**Activities:**
**A.** Decide whether each statement below agrees with the Mother's Day post. Answer yes or no for each, quoting the words of the text that settle it. (i) The year before, Chaz made a growth chart for measuring the kids' heights. (ii) The flower pots from the girls held three packets of flower seeds. (iii) The package with chocolate covered strawberries arrived on Wednesday.
**B.** Reproduce the part of the Mother's Day post between "I totally forgot" and "you call it!).", inclusive, word for word.

── Passage to read ──

Mother’s day is quickly approaching. It’s another first “holiday” I have to endure as a young widow.
Just like all the other holidays that have come and gone since Chaz died, I try to just not to think about it…
But sometimes I can’t help it. And I begin to dwell in it.
My thoughts for Mothers Day were really pretty selfish. Basically I was thinking that Chaz wasn’t going to be around to organize the kids to “get” me something. And it’s not like I wanted “stuff,” but more along the lines of doing some kind of keepsake, like the footprints or handprints. He did really well last year and made me a big growth chart to measure the kids’ heights. It was awesome.
So, I was feeling kind of ‘blah‘ about not having anyone to do that for me this year.
And I know that’s not what Mother’s Day is all about. I should feel lucky and privileged that I even get to be a mom. And I do! But still…
It’s just really hard.
Despite being selfish, I actually DID end up getting the keepsakes I thought I was going to miss out on!
I totally forgot that the kids’ daycare center has them make little Mother’s Day crafts!
So when I picked them up on Wednesday evening (our last day of the week at daycare, since I work part time), I had some special gifts waiting for me!
My gift from Will was this adorable potholder. It has his hand-print on one side, and on the other it has a cute little quote/poem/saying (I’m not really sure what you call it!).
“I know you wipe some away, but these prints were made to stay. So keep them forever, a treasure they’ll be, a special ‘I love you’ to you from me.”
And I really will treasure it! I absolutely LOVE anything with my kids hand-prints on it, because they grow so fast, so it’s nice to look back and remember how tiny they once were. So this hand-print potholder was PERFECT!
From the girls, I got these super cute flower pots. The girls obviously decorated the pots themselves. There is paint, glitter, and stickers all over them! And I love it! I love that they were able to contribute to the gift in their own unique way. 🙂
On the front, the teacher wrote “Happy Mothers Day!” Inside there was a little bit of potting soil, 2 packets of flower seeds, and the girls’ pictures, as you can clearly see! 🙂
Again, absolutely PERFECT for me. I am completely picture crazy! I take a ton of pictures all the time, because like I said before, I just want to remember how small they once were.
Plus, I love the fact that growing the flowers will be a “project” that I can involve the girls in. I think they’ll find it interesting to watch the flowers grow each day. At least, I hope they will! So it kind of extends Mother’s Day beyond just one day. We’ll be able to continue the fun, and make memories from it! 🙂
Those 3 little gifts alone were ALL I needed. I had my keepsakes. And it helped provide a little light into my dark thoughts. I’m not saying it made me feel incredibly joyous, because I always have the constant pain of Chaz’s absence in everything that happens to me. But it helped a little…
Well, I had thought that would be it for my Mother’s Day, so I was extremely surprised when a package showed up at our door on Thursday. Inside, were chocolate covered strawberries and cake pops from Shari’s Berries. Yum-yum-yum!!! I know the picture below is horrible… I didn’t think to take a picture until after I had pigged out on half the strawberries! 🙂 But they were delicious!

───
── Recorded data ──

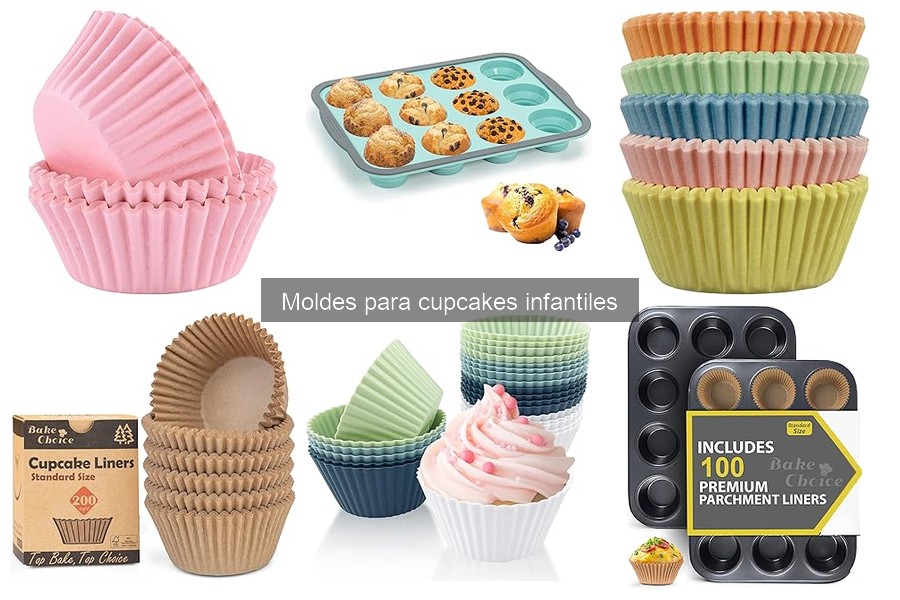 Precios de Moldes para Cupcakes Infantiles en Amazon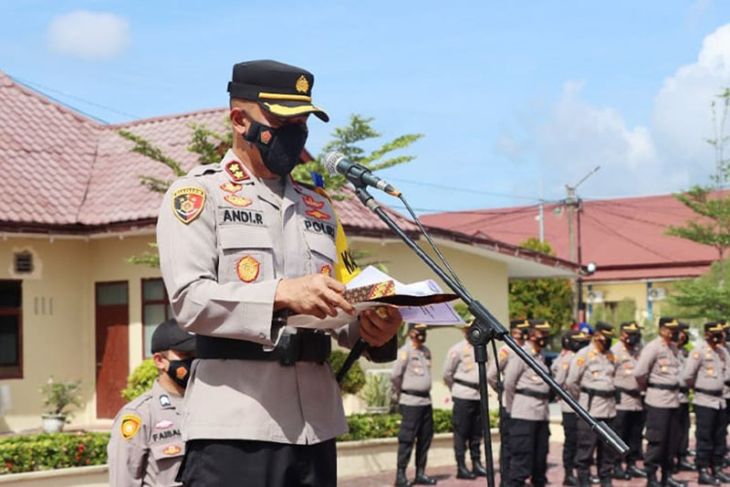 Polres Aceh Timur Layani Antar Perpanjangan SKCK Kepada Pemohon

───

**Results of the exercise:**
**A.**
(i) Yes: "He did really well last year and made me a big growth chart to measure the kids’ heights."
(ii) No: "Inside there was a little bit of potting soil, 2 packets of flower seeds, and the girls’ pictures"
(iii) No: "I was extremely surprised when a package showed up at our door on Thursday."

**B.**
I totally forgot that the kids’ daycare center has them make little Mother’s Day crafts!
So when I picked them up on Wednesday evening (our last day of the week at daycare, since I work part time), I had some special gifts waiting for me!
My gift from Will was this adorable potholder. It has his hand-print on one side, and on the other it has a cute little quote/poem/saying (I’m not really sure what you call it!).